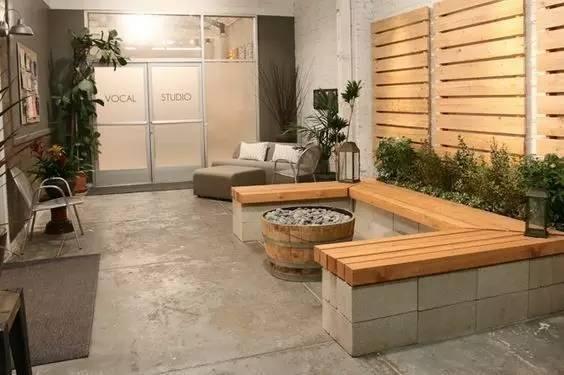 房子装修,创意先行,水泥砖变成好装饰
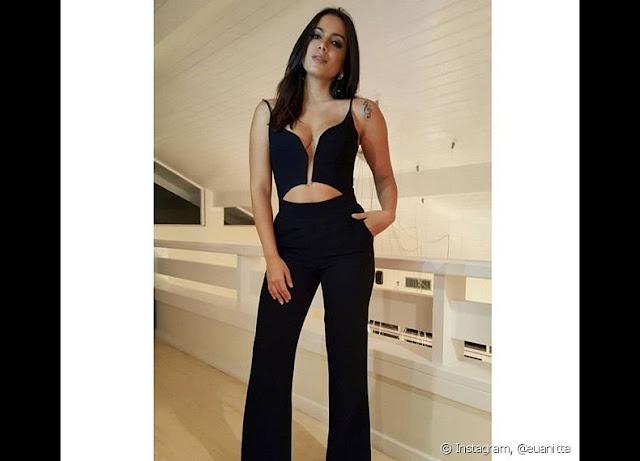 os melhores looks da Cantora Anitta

...

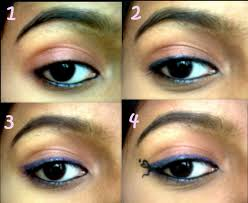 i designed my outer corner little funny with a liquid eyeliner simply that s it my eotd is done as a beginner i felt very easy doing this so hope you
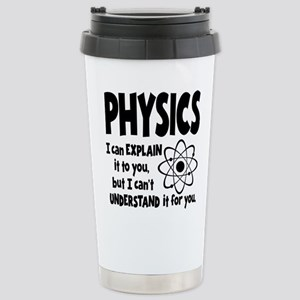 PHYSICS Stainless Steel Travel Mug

**What you need to do:**
From the listing above, restate verbatim the lines running from the one with "房子装修,创意先行,水泥砖变成好装饰" through the one with "os melhores looks da Cantora Anitta", inclusive, but not the pictures.

**Expected answer:**
 房子装修,创意先行,水泥砖变成好装饰
 os melhores looks da Cantora Anitta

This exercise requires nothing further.